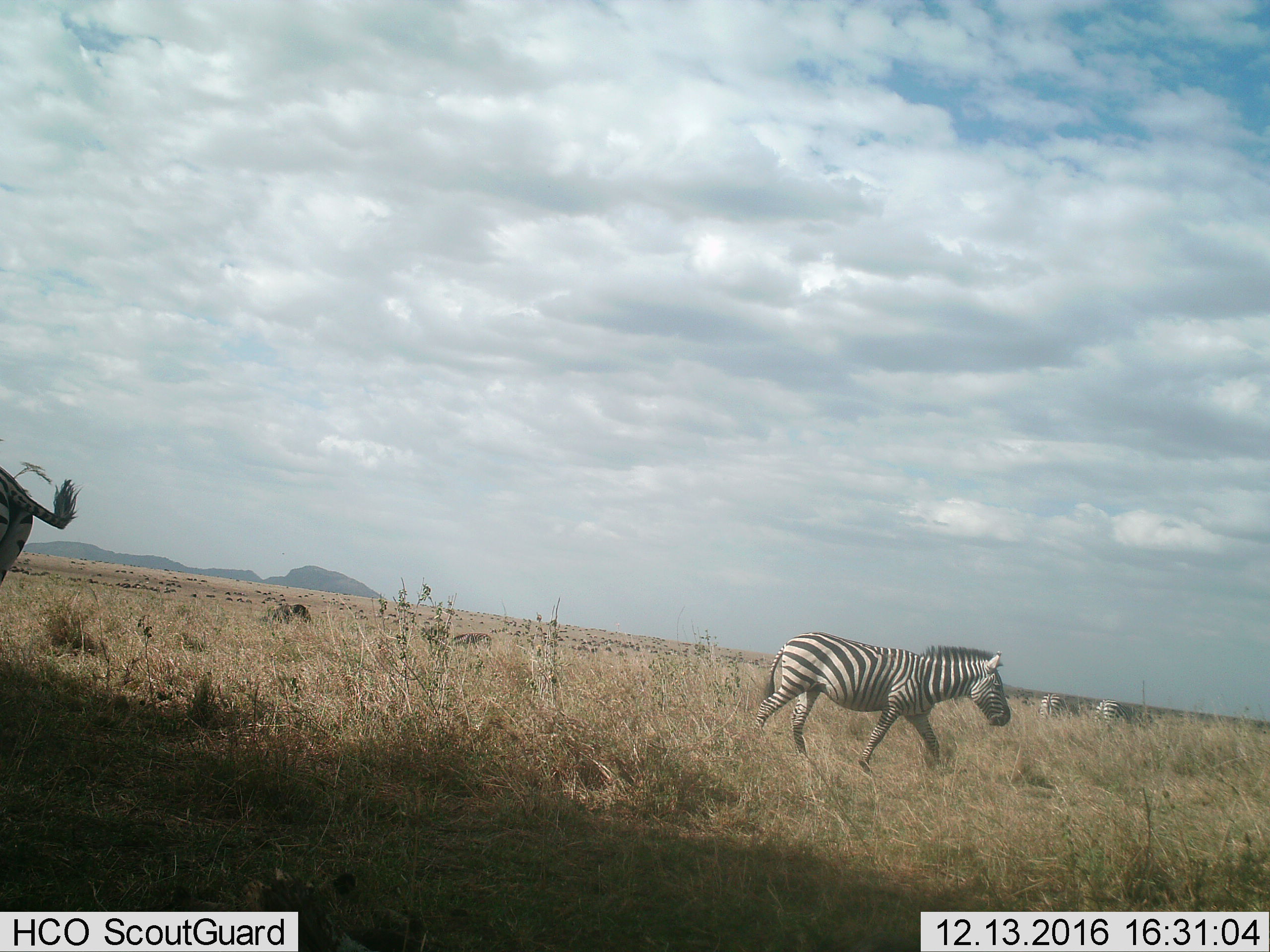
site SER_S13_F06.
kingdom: Animalia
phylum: Chordata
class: Mammalia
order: Perissodactyla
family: Equidae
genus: Equus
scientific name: Equus quagga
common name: plains zebra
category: zebraplains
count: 4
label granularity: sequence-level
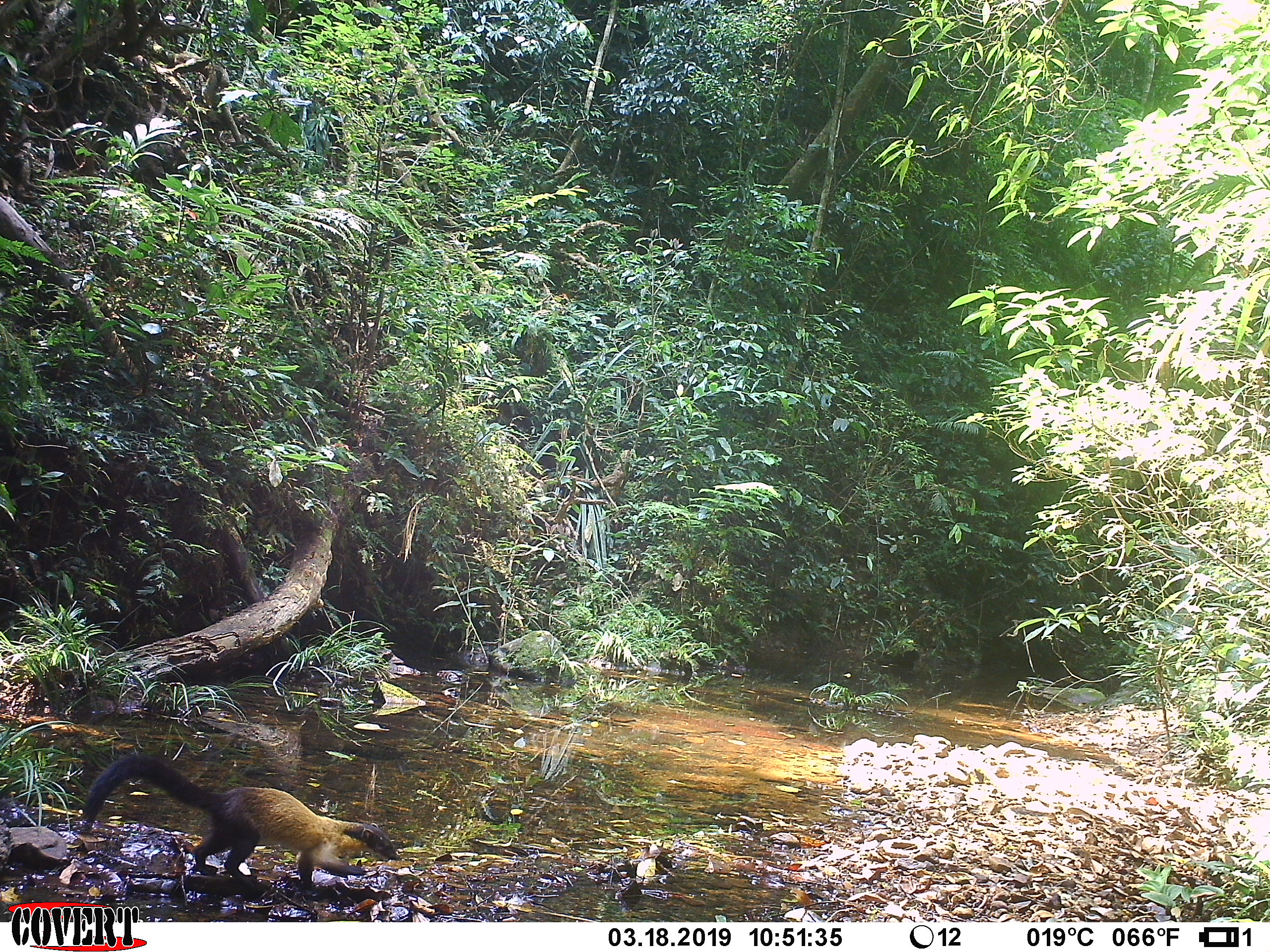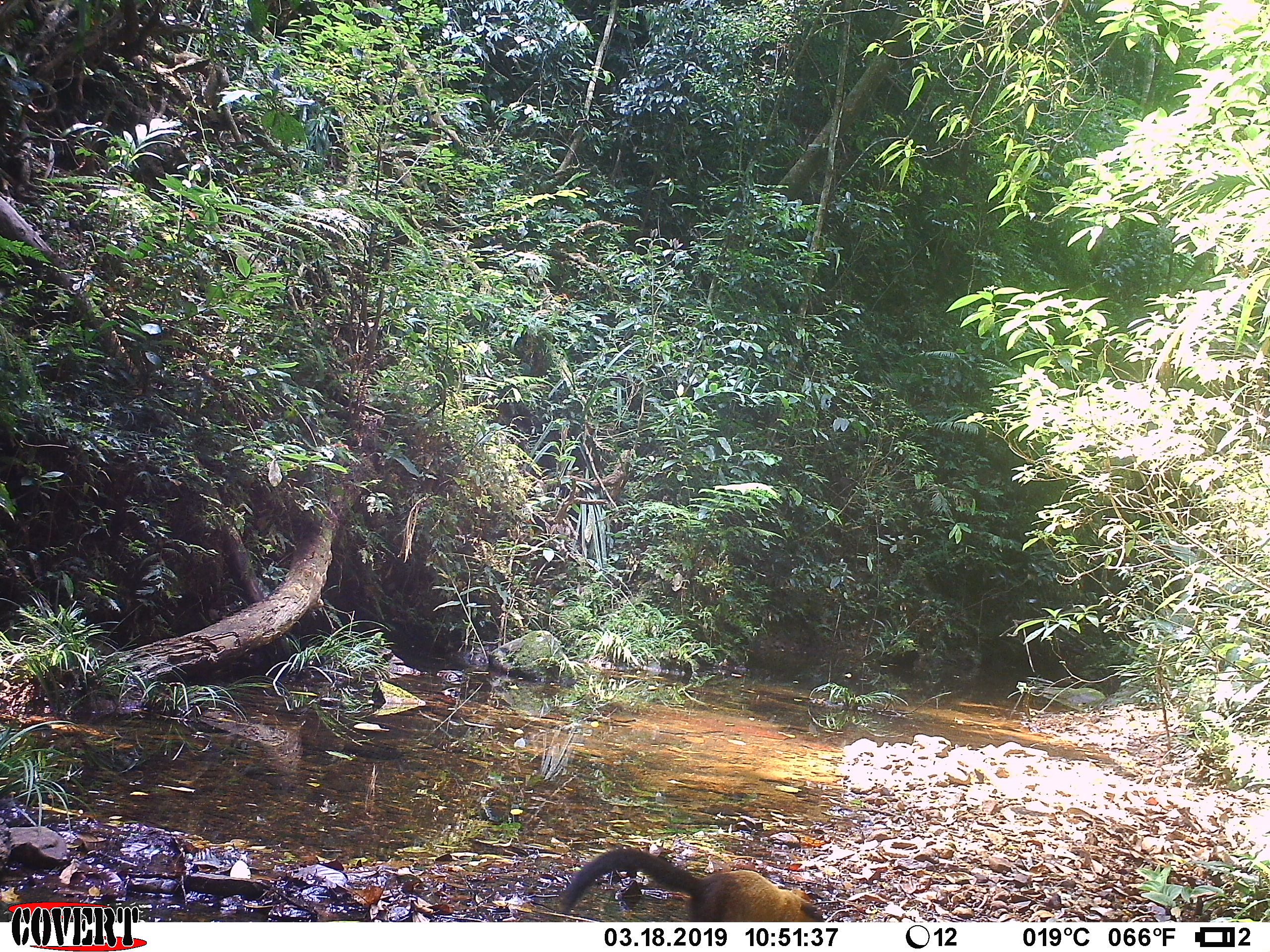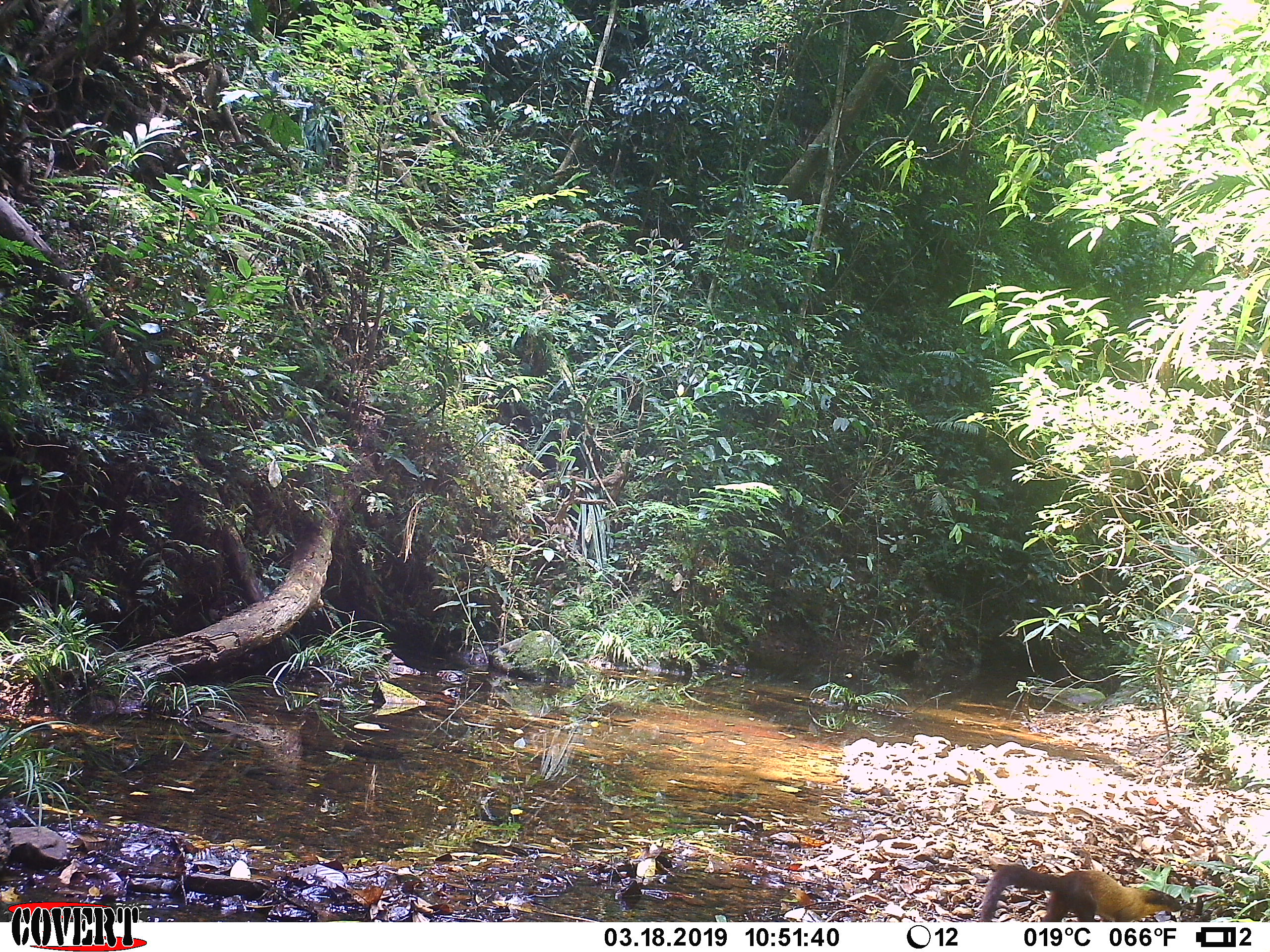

::::::::

[Description of the task] Full copy, no pictures: write out each line of the data exactly as it stands.

[Task answer]
site SER_S13_F06.
kingdom: Animalia
phylum: Chordata
class: Mammalia
order: Perissodactyla
family: Equidae
genus: Equus
scientific name: Equus quagga
common name: plains zebra
category: zebraplains
count: 4
label granularity: sequence-level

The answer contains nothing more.